OPINIÃO
O mistério Relvas
JOÃO MIGUEL TAVARES 25/02/2014 – Público
Porquê? Digam-me porquê, por amor de Deus. Por que é que
Pedro Passos Coelho resolveu reabrir o túmulo político onde repousava Miguel
Relvas, para a sua triste figura vir novamente assombrar os nossos dias, numa
altura em que as coisas pareciam começar a correr bem para o PSD?

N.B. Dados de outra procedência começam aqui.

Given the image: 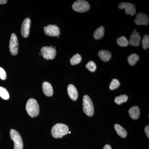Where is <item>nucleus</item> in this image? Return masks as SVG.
<instances>
[{"mask_svg": "<svg viewBox=\"0 0 149 149\" xmlns=\"http://www.w3.org/2000/svg\"><path fill=\"white\" fill-rule=\"evenodd\" d=\"M69 128L67 125L62 123H57L52 128L51 133L54 138L59 139L67 134Z\"/></svg>", "mask_w": 149, "mask_h": 149, "instance_id": "f257e3e1", "label": "nucleus"}, {"mask_svg": "<svg viewBox=\"0 0 149 149\" xmlns=\"http://www.w3.org/2000/svg\"><path fill=\"white\" fill-rule=\"evenodd\" d=\"M26 109L27 113L32 118L37 116L40 112V107L37 101L34 99L31 98L27 101Z\"/></svg>", "mask_w": 149, "mask_h": 149, "instance_id": "f03ea898", "label": "nucleus"}, {"mask_svg": "<svg viewBox=\"0 0 149 149\" xmlns=\"http://www.w3.org/2000/svg\"><path fill=\"white\" fill-rule=\"evenodd\" d=\"M83 111L88 116H93L94 112L93 104L89 96L85 95L83 98Z\"/></svg>", "mask_w": 149, "mask_h": 149, "instance_id": "7ed1b4c3", "label": "nucleus"}, {"mask_svg": "<svg viewBox=\"0 0 149 149\" xmlns=\"http://www.w3.org/2000/svg\"><path fill=\"white\" fill-rule=\"evenodd\" d=\"M73 10L78 13H85L88 11L90 8V5L87 1L78 0L74 2L72 4Z\"/></svg>", "mask_w": 149, "mask_h": 149, "instance_id": "20e7f679", "label": "nucleus"}, {"mask_svg": "<svg viewBox=\"0 0 149 149\" xmlns=\"http://www.w3.org/2000/svg\"><path fill=\"white\" fill-rule=\"evenodd\" d=\"M10 133L11 139L14 143V149H23V141L19 133L13 129H11Z\"/></svg>", "mask_w": 149, "mask_h": 149, "instance_id": "39448f33", "label": "nucleus"}, {"mask_svg": "<svg viewBox=\"0 0 149 149\" xmlns=\"http://www.w3.org/2000/svg\"><path fill=\"white\" fill-rule=\"evenodd\" d=\"M41 52L44 58L46 60H52L55 58L56 52L54 48L51 47H44L41 49Z\"/></svg>", "mask_w": 149, "mask_h": 149, "instance_id": "423d86ee", "label": "nucleus"}, {"mask_svg": "<svg viewBox=\"0 0 149 149\" xmlns=\"http://www.w3.org/2000/svg\"><path fill=\"white\" fill-rule=\"evenodd\" d=\"M10 51L13 56H16L18 52V41L16 35L13 33L11 35L9 45Z\"/></svg>", "mask_w": 149, "mask_h": 149, "instance_id": "0eeeda50", "label": "nucleus"}, {"mask_svg": "<svg viewBox=\"0 0 149 149\" xmlns=\"http://www.w3.org/2000/svg\"><path fill=\"white\" fill-rule=\"evenodd\" d=\"M118 8L120 9H125V13L126 15H134L136 13V9L134 5L130 3L121 2L118 6Z\"/></svg>", "mask_w": 149, "mask_h": 149, "instance_id": "6e6552de", "label": "nucleus"}, {"mask_svg": "<svg viewBox=\"0 0 149 149\" xmlns=\"http://www.w3.org/2000/svg\"><path fill=\"white\" fill-rule=\"evenodd\" d=\"M45 34L47 36L52 37H58L60 34L59 27L56 25H48L44 28Z\"/></svg>", "mask_w": 149, "mask_h": 149, "instance_id": "1a4fd4ad", "label": "nucleus"}, {"mask_svg": "<svg viewBox=\"0 0 149 149\" xmlns=\"http://www.w3.org/2000/svg\"><path fill=\"white\" fill-rule=\"evenodd\" d=\"M141 37L140 34L136 31V29L133 30L132 34L130 35L129 44L131 46L138 47L141 43Z\"/></svg>", "mask_w": 149, "mask_h": 149, "instance_id": "9d476101", "label": "nucleus"}, {"mask_svg": "<svg viewBox=\"0 0 149 149\" xmlns=\"http://www.w3.org/2000/svg\"><path fill=\"white\" fill-rule=\"evenodd\" d=\"M31 20L29 18H26L24 19L22 24L21 32L22 37L27 38L29 36Z\"/></svg>", "mask_w": 149, "mask_h": 149, "instance_id": "9b49d317", "label": "nucleus"}, {"mask_svg": "<svg viewBox=\"0 0 149 149\" xmlns=\"http://www.w3.org/2000/svg\"><path fill=\"white\" fill-rule=\"evenodd\" d=\"M149 18L146 14L139 13L136 15V18L134 19V22L138 25H147L148 24Z\"/></svg>", "mask_w": 149, "mask_h": 149, "instance_id": "f8f14e48", "label": "nucleus"}, {"mask_svg": "<svg viewBox=\"0 0 149 149\" xmlns=\"http://www.w3.org/2000/svg\"><path fill=\"white\" fill-rule=\"evenodd\" d=\"M68 93L70 98L73 101H76L78 97V92L76 87L72 84L68 85L67 88Z\"/></svg>", "mask_w": 149, "mask_h": 149, "instance_id": "ddd939ff", "label": "nucleus"}, {"mask_svg": "<svg viewBox=\"0 0 149 149\" xmlns=\"http://www.w3.org/2000/svg\"><path fill=\"white\" fill-rule=\"evenodd\" d=\"M43 93L46 96L51 97L53 95L54 91L52 86L50 83L47 82H44L42 84Z\"/></svg>", "mask_w": 149, "mask_h": 149, "instance_id": "4468645a", "label": "nucleus"}, {"mask_svg": "<svg viewBox=\"0 0 149 149\" xmlns=\"http://www.w3.org/2000/svg\"><path fill=\"white\" fill-rule=\"evenodd\" d=\"M98 55L100 59L104 62L109 61L111 57V53L109 51L103 50L99 51Z\"/></svg>", "mask_w": 149, "mask_h": 149, "instance_id": "2eb2a0df", "label": "nucleus"}, {"mask_svg": "<svg viewBox=\"0 0 149 149\" xmlns=\"http://www.w3.org/2000/svg\"><path fill=\"white\" fill-rule=\"evenodd\" d=\"M128 113L132 119H135V120L138 119L140 116V109L138 107L133 106L130 108L129 110Z\"/></svg>", "mask_w": 149, "mask_h": 149, "instance_id": "dca6fc26", "label": "nucleus"}, {"mask_svg": "<svg viewBox=\"0 0 149 149\" xmlns=\"http://www.w3.org/2000/svg\"><path fill=\"white\" fill-rule=\"evenodd\" d=\"M114 128L118 136L123 138H125L126 137L127 135V132L121 125L116 124L114 125Z\"/></svg>", "mask_w": 149, "mask_h": 149, "instance_id": "f3484780", "label": "nucleus"}, {"mask_svg": "<svg viewBox=\"0 0 149 149\" xmlns=\"http://www.w3.org/2000/svg\"><path fill=\"white\" fill-rule=\"evenodd\" d=\"M104 28L103 26H101L95 31L93 36L95 40H100L104 37Z\"/></svg>", "mask_w": 149, "mask_h": 149, "instance_id": "a211bd4d", "label": "nucleus"}, {"mask_svg": "<svg viewBox=\"0 0 149 149\" xmlns=\"http://www.w3.org/2000/svg\"><path fill=\"white\" fill-rule=\"evenodd\" d=\"M139 56L137 54H133L128 57L127 60L128 63L130 65H134L139 61Z\"/></svg>", "mask_w": 149, "mask_h": 149, "instance_id": "6ab92c4d", "label": "nucleus"}, {"mask_svg": "<svg viewBox=\"0 0 149 149\" xmlns=\"http://www.w3.org/2000/svg\"><path fill=\"white\" fill-rule=\"evenodd\" d=\"M116 42L118 45L121 47H125L129 45V42L128 40L126 39V37L122 36L118 38Z\"/></svg>", "mask_w": 149, "mask_h": 149, "instance_id": "aec40b11", "label": "nucleus"}, {"mask_svg": "<svg viewBox=\"0 0 149 149\" xmlns=\"http://www.w3.org/2000/svg\"><path fill=\"white\" fill-rule=\"evenodd\" d=\"M128 100V97L125 95H120L115 98L114 100L115 102L118 105L123 103L127 102Z\"/></svg>", "mask_w": 149, "mask_h": 149, "instance_id": "412c9836", "label": "nucleus"}, {"mask_svg": "<svg viewBox=\"0 0 149 149\" xmlns=\"http://www.w3.org/2000/svg\"><path fill=\"white\" fill-rule=\"evenodd\" d=\"M82 58L81 56L79 54H76L70 58V63L72 65H73L79 64L82 61Z\"/></svg>", "mask_w": 149, "mask_h": 149, "instance_id": "4be33fe9", "label": "nucleus"}, {"mask_svg": "<svg viewBox=\"0 0 149 149\" xmlns=\"http://www.w3.org/2000/svg\"><path fill=\"white\" fill-rule=\"evenodd\" d=\"M0 97L4 100H8L9 98V95L8 91L6 88L0 87Z\"/></svg>", "mask_w": 149, "mask_h": 149, "instance_id": "5701e85b", "label": "nucleus"}, {"mask_svg": "<svg viewBox=\"0 0 149 149\" xmlns=\"http://www.w3.org/2000/svg\"><path fill=\"white\" fill-rule=\"evenodd\" d=\"M142 47L144 50L147 49L149 47V36L148 35H144L142 40Z\"/></svg>", "mask_w": 149, "mask_h": 149, "instance_id": "b1692460", "label": "nucleus"}, {"mask_svg": "<svg viewBox=\"0 0 149 149\" xmlns=\"http://www.w3.org/2000/svg\"><path fill=\"white\" fill-rule=\"evenodd\" d=\"M86 68L89 71L94 72L95 71L97 66L94 61H90L86 64Z\"/></svg>", "mask_w": 149, "mask_h": 149, "instance_id": "393cba45", "label": "nucleus"}, {"mask_svg": "<svg viewBox=\"0 0 149 149\" xmlns=\"http://www.w3.org/2000/svg\"><path fill=\"white\" fill-rule=\"evenodd\" d=\"M120 85V83L117 79H113L109 85L110 90L113 91L114 89H116L119 87Z\"/></svg>", "mask_w": 149, "mask_h": 149, "instance_id": "a878e982", "label": "nucleus"}, {"mask_svg": "<svg viewBox=\"0 0 149 149\" xmlns=\"http://www.w3.org/2000/svg\"><path fill=\"white\" fill-rule=\"evenodd\" d=\"M6 73L4 70L0 67V79L2 80H6Z\"/></svg>", "mask_w": 149, "mask_h": 149, "instance_id": "bb28decb", "label": "nucleus"}, {"mask_svg": "<svg viewBox=\"0 0 149 149\" xmlns=\"http://www.w3.org/2000/svg\"><path fill=\"white\" fill-rule=\"evenodd\" d=\"M145 133L146 134L148 138H149V126L147 125L145 128Z\"/></svg>", "mask_w": 149, "mask_h": 149, "instance_id": "cd10ccee", "label": "nucleus"}, {"mask_svg": "<svg viewBox=\"0 0 149 149\" xmlns=\"http://www.w3.org/2000/svg\"><path fill=\"white\" fill-rule=\"evenodd\" d=\"M103 149H112L111 147L109 145H106L105 146H104Z\"/></svg>", "mask_w": 149, "mask_h": 149, "instance_id": "c85d7f7f", "label": "nucleus"}, {"mask_svg": "<svg viewBox=\"0 0 149 149\" xmlns=\"http://www.w3.org/2000/svg\"><path fill=\"white\" fill-rule=\"evenodd\" d=\"M7 2L6 0H0V4H5Z\"/></svg>", "mask_w": 149, "mask_h": 149, "instance_id": "c756f323", "label": "nucleus"}, {"mask_svg": "<svg viewBox=\"0 0 149 149\" xmlns=\"http://www.w3.org/2000/svg\"><path fill=\"white\" fill-rule=\"evenodd\" d=\"M39 55H40V56H42V53L41 52H40V53H39Z\"/></svg>", "mask_w": 149, "mask_h": 149, "instance_id": "7c9ffc66", "label": "nucleus"}, {"mask_svg": "<svg viewBox=\"0 0 149 149\" xmlns=\"http://www.w3.org/2000/svg\"><path fill=\"white\" fill-rule=\"evenodd\" d=\"M68 133H69L70 134V133H71V132H70V131H69V132H68Z\"/></svg>", "mask_w": 149, "mask_h": 149, "instance_id": "2f4dec72", "label": "nucleus"}]
</instances>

Se todos nós sabemos que assim que Miguel Relvas abre a boca
e mostra os dentes o PSD perde votos, como se justifica este impulso autofágico
de Passos Coelho? Será por causa da máquina "laranja"? Mas se Relvas
fosse mesmo o todo-poderoso apparatchik, o homem que domina o aparelho com a
ponta do calcanhar, como é que se explica a miserável votação da lista que ele
encabeçou para o conselho nacional? Nada disto faz sentido, senhoras e
senhores, e a falta de sentido faz-me comichão na zona da democracia. Eu não
consigo perceber que tipo de relação tem realmente Pedro Passos Coelho com
Miguel Relvas – e não gosto de não perceber.
O rasto que Relvas deixou com a sua passagem pelo Governo
não é coisa que se apague nos 10 meses que esteve afastado da política nacional
(publicamente, pelo menos), depois de ter sido empurrado porta fora pelo
relatório do processo de verificação das equivalências da sua licenciatura, que
lhe foi instaurado pelo Ministério da Educação e posteriormente divulgado por
Nuno Crato, em Abril do ano passado. Neste aspecto, a seriedade com que o
assunto foi então abordado, e a transparência do trabalho da Inspecção-Geral da
Educação e Ciência, foram exemplares num país que está habituado a esconder
tais casos debaixo do tapete. Basta comparar a forma como foram geridos os
casos das licenciaturas de José Sócrates e de Miguel Relvas para verificarmos
que nem todos os Governos se equivalem.
A posterior substituição de Relvas por Poiares Maduro foi um
ganho indiscutível em termos de postura política e de currículo. O facilitador
Relvas partiu para tomar posse como alto-comissário da Casa Olímpica da Língua
Portuguesa no Brasil, um daqueles títulos ridículos que servem de penacho aos
lobistas profissionais, para continuar a olear relações dentro do seu triângulo
favorito – Portugal-Angola-Brasil. Muita saúde e água de coco para ele. E nós
por cá fomos passando excelentemente sem a sua pessoa, com um novo ministro que
tinha um pouco mais do que parlapiê, e tentando não pensar demasiado no passado
em comum de Miguel Relvas com Pedro Passos Coelho e em todas as Tecnoformas
desta vida.
E foi assim, com o assunto morto e enterrado, que Pedro
Passos Coelho, manifestamente cansado de boas notícias, decidiu recuperar o
velho parceiro para o conselho nacional do partido. E com ele regressaram as
perguntas. É porque são muito amigos? Mas se Relvas fosse mesmo muito amigo do
primeiro-ministro saberia com certeza reconhecer que a sua presença ao seu lado
o prejudica politicamente, e seria o primeiro a afastar-se, por amizade. É
porque Passos Coelho precisa de Relvas para gerir o próximo ciclo eleitoral?
Mas, para isso, não precisava de estar em primeiro lugar na lista do conselho
nacional do PSD – Relvas poderia perfeitamente fazer esse trabalho nos
bastidores. É porque Passos Coelho, como sugeriu Marcelo Rebelo de Sousa, é
muito teimoso? Mas teimosia é não deixar cair, não é ir buscar novamente depois
de já ter caído. O casal Relvas-Coelho não casa, nunca casou e, no entanto, insiste
em permanecer casado. O mistério adensa-se. E se os mistérios são óptimos em
policiais, são péssimos em democracia.